Stored data:
◆ ◆ ◆ ◆

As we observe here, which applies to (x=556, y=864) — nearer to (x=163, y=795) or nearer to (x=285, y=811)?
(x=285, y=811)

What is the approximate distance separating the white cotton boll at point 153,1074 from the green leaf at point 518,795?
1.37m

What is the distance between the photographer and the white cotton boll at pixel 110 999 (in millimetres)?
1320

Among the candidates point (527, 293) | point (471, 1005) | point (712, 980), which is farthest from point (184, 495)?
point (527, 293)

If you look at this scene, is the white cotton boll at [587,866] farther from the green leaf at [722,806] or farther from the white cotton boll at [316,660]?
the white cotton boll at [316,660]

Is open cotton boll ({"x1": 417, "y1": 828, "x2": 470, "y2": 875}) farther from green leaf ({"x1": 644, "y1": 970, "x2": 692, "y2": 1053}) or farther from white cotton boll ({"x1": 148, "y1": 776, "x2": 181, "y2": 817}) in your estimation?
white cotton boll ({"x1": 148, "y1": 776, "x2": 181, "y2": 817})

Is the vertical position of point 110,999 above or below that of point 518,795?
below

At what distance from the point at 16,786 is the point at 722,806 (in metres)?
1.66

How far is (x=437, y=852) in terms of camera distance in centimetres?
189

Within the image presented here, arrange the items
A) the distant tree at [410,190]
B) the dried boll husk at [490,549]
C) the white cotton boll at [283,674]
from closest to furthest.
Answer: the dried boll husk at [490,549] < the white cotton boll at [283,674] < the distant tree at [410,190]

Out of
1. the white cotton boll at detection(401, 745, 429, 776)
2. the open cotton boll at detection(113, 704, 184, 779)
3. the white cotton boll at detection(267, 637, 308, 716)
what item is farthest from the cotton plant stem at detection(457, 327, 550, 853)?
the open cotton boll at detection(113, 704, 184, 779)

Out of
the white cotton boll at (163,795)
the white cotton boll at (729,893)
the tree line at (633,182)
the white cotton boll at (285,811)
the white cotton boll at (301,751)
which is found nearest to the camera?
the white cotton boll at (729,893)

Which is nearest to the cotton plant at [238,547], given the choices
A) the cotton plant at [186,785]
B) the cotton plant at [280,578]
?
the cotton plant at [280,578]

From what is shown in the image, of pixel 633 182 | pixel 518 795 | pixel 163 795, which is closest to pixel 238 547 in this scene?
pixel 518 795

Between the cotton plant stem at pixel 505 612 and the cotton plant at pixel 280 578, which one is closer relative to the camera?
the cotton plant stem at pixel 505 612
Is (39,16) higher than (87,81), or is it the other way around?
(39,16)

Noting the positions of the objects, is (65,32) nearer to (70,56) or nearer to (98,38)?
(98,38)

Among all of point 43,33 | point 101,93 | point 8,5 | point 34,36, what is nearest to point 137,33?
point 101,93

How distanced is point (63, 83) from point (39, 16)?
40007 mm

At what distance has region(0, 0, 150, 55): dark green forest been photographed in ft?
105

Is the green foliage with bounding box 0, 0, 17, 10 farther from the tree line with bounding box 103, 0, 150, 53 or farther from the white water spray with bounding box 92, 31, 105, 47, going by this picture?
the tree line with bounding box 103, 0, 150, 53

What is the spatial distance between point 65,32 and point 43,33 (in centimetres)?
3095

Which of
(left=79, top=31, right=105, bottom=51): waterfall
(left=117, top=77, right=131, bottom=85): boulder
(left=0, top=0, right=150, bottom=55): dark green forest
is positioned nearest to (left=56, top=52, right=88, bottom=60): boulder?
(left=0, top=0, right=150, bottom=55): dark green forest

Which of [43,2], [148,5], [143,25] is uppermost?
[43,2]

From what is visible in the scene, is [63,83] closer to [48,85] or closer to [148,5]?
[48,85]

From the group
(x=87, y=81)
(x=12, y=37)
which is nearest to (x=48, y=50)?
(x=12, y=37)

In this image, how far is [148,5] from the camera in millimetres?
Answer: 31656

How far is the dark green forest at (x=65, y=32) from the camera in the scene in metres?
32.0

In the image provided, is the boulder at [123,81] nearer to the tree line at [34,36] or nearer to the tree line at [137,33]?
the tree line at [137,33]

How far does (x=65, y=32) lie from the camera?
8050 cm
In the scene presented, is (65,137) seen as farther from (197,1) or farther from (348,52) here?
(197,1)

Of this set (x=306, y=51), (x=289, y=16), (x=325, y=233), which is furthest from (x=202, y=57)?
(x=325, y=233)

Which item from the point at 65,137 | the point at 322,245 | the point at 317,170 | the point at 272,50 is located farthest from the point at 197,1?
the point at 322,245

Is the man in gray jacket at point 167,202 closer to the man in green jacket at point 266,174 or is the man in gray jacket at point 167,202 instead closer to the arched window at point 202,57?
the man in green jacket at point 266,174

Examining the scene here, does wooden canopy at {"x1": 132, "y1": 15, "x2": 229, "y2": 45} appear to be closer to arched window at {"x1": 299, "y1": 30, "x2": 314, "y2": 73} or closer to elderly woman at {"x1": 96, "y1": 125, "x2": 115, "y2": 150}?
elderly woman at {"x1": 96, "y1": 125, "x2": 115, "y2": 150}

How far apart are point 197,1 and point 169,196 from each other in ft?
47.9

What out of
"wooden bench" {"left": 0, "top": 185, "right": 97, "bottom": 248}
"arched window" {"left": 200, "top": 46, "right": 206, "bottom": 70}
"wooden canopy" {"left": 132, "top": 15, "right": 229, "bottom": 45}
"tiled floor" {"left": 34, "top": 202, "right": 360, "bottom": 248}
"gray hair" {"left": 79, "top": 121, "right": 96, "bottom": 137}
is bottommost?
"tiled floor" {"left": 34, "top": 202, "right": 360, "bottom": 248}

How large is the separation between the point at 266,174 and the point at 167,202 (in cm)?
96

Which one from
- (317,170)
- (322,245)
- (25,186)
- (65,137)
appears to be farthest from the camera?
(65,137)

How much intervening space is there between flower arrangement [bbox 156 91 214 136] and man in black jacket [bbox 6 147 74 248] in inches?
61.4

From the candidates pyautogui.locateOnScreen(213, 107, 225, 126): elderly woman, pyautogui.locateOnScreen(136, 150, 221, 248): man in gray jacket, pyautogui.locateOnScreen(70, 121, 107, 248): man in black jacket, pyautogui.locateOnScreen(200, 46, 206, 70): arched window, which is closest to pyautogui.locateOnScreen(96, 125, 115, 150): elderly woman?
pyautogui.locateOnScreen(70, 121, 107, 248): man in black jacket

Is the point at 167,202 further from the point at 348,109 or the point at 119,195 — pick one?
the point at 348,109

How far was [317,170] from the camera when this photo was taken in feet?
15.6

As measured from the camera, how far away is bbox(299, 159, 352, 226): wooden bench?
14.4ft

◆ ◆ ◆ ◆

YOUR OBJECTIVE:
Please reproduce the entire listing, exactly as shown.

TASK SOLUTION:
As we observe here, which applies to (x=556, y=864) — nearer to (x=163, y=795) or nearer to (x=285, y=811)?
(x=285, y=811)

What is the approximate distance separating the white cotton boll at point 153,1074 from the green leaf at point 518,795?
1.37m

What is the distance between the photographer and the white cotton boll at pixel 110 999 (in millimetres)?
1320

Among the candidates point (527, 293) | point (471, 1005) | point (712, 980), which is farthest from point (184, 495)?
point (527, 293)

If you look at this scene, is the white cotton boll at [587,866] farther from the green leaf at [722,806] or farther from the white cotton boll at [316,660]?
the white cotton boll at [316,660]

Is open cotton boll ({"x1": 417, "y1": 828, "x2": 470, "y2": 875}) farther from green leaf ({"x1": 644, "y1": 970, "x2": 692, "y2": 1053}) or farther from white cotton boll ({"x1": 148, "y1": 776, "x2": 181, "y2": 817}) in your estimation?
white cotton boll ({"x1": 148, "y1": 776, "x2": 181, "y2": 817})

Is the vertical position of point 110,999 above or below that of point 518,795?
below

At what distance from the point at 16,786 is the point at 722,806 (in metres)?
1.66

How far is (x=437, y=852) in terms of camera distance in centimetres?
189

Within the image presented here, arrange the items
A) the distant tree at [410,190]
B) the dried boll husk at [490,549]
C) the white cotton boll at [283,674]
from closest to furthest.
Answer: the dried boll husk at [490,549] < the white cotton boll at [283,674] < the distant tree at [410,190]

Out of
1. the white cotton boll at detection(401, 745, 429, 776)
2. the open cotton boll at detection(113, 704, 184, 779)
3. the white cotton boll at detection(267, 637, 308, 716)
what item is farthest from the cotton plant stem at detection(457, 327, 550, 853)?
the open cotton boll at detection(113, 704, 184, 779)

Out of
the white cotton boll at (163,795)
the white cotton boll at (729,893)
the tree line at (633,182)
the white cotton boll at (285,811)
the white cotton boll at (301,751)
which is found nearest to the camera?
the white cotton boll at (729,893)

Which is nearest to the cotton plant at [238,547], given the choices
A) the cotton plant at [186,785]
B) the cotton plant at [280,578]
?
the cotton plant at [280,578]

From what is shown in the image, of pixel 633 182 | pixel 518 795 | pixel 163 795, which is closest to pixel 238 547 in this scene?
pixel 518 795

Between the cotton plant stem at pixel 505 612 and the cotton plant at pixel 280 578, which one is closer relative to the camera?
the cotton plant stem at pixel 505 612
Is (39,16) higher than (87,81), or is it the other way around?
(39,16)

Noting the positions of the objects, is (65,32) nearer to (70,56) or nearer to (98,38)?
(98,38)

Among all of point 43,33 | point 101,93 | point 8,5 | point 34,36, what is nearest to point 137,33?
point 101,93

How distanced is point (63, 83) from point (39, 16)?
40007 mm

At what distance has region(0, 0, 150, 55): dark green forest been photographed in ft?
105

Is the green foliage with bounding box 0, 0, 17, 10 farther from the tree line with bounding box 103, 0, 150, 53 or farther from the white water spray with bounding box 92, 31, 105, 47, going by this picture?
the tree line with bounding box 103, 0, 150, 53

What is the spatial distance between point 65,32 and point 43,33 (in centimetres)?
3095

Which of
(left=79, top=31, right=105, bottom=51): waterfall
(left=117, top=77, right=131, bottom=85): boulder
(left=0, top=0, right=150, bottom=55): dark green forest
is positioned nearest to (left=56, top=52, right=88, bottom=60): boulder?
(left=0, top=0, right=150, bottom=55): dark green forest

Which of [43,2], [148,5], [143,25] is uppermost?
[43,2]

From what is visible in the scene, is [63,83] closer to [48,85] or closer to [148,5]?
[48,85]

From the group
(x=87, y=81)
(x=12, y=37)
which is nearest to (x=48, y=50)?
(x=12, y=37)

In this image, how far is [148,5] from the camera in millimetres?
Answer: 31656

How far is the dark green forest at (x=65, y=32) from the camera in the scene in metres?
32.0

In the image provided, is the boulder at [123,81] nearer to the tree line at [34,36] or nearer to the tree line at [137,33]?
the tree line at [137,33]

How far does (x=65, y=32) lie from the camera?
8050 cm
In the scene presented, is (65,137) seen as farther from (197,1) or farther from (348,52) here?
(197,1)

Of this set (x=306, y=51), (x=289, y=16), (x=325, y=233), which is furthest from (x=202, y=57)?
(x=325, y=233)

Which item from the point at 65,137 | the point at 322,245 | the point at 317,170 | the point at 272,50 is located farthest from the point at 197,1?
the point at 322,245

Is the man in gray jacket at point 167,202 closer to the man in green jacket at point 266,174 or is the man in gray jacket at point 167,202 instead closer to the arched window at point 202,57?
the man in green jacket at point 266,174

Examining the scene here, does wooden canopy at {"x1": 132, "y1": 15, "x2": 229, "y2": 45} appear to be closer to arched window at {"x1": 299, "y1": 30, "x2": 314, "y2": 73} or closer to elderly woman at {"x1": 96, "y1": 125, "x2": 115, "y2": 150}?
elderly woman at {"x1": 96, "y1": 125, "x2": 115, "y2": 150}

How far apart are point 197,1 and point 169,196 from each other in ft?
47.9

What out of
"wooden bench" {"left": 0, "top": 185, "right": 97, "bottom": 248}
"arched window" {"left": 200, "top": 46, "right": 206, "bottom": 70}
"wooden canopy" {"left": 132, "top": 15, "right": 229, "bottom": 45}
"tiled floor" {"left": 34, "top": 202, "right": 360, "bottom": 248}
"gray hair" {"left": 79, "top": 121, "right": 96, "bottom": 137}
is bottommost?
"tiled floor" {"left": 34, "top": 202, "right": 360, "bottom": 248}

How large is the separation between the point at 266,174 and the point at 167,202 (in cm)?
96

Which one from
- (317,170)
- (322,245)
- (25,186)
- (65,137)
appears to be farthest from the camera?
(65,137)

How much intervening space is there between flower arrangement [bbox 156 91 214 136] and man in black jacket [bbox 6 147 74 248] in inches?
61.4

From the candidates pyautogui.locateOnScreen(213, 107, 225, 126): elderly woman, pyautogui.locateOnScreen(136, 150, 221, 248): man in gray jacket, pyautogui.locateOnScreen(70, 121, 107, 248): man in black jacket, pyautogui.locateOnScreen(200, 46, 206, 70): arched window, which is closest to pyautogui.locateOnScreen(96, 125, 115, 150): elderly woman?
pyautogui.locateOnScreen(70, 121, 107, 248): man in black jacket

Is the point at 167,202 further from the point at 348,109 or the point at 119,195 — pick one?
the point at 348,109

How far was [317,170] from the camera when this photo was taken in feet?
15.6

As measured from the camera, how far away is bbox(299, 159, 352, 226): wooden bench?
14.4ft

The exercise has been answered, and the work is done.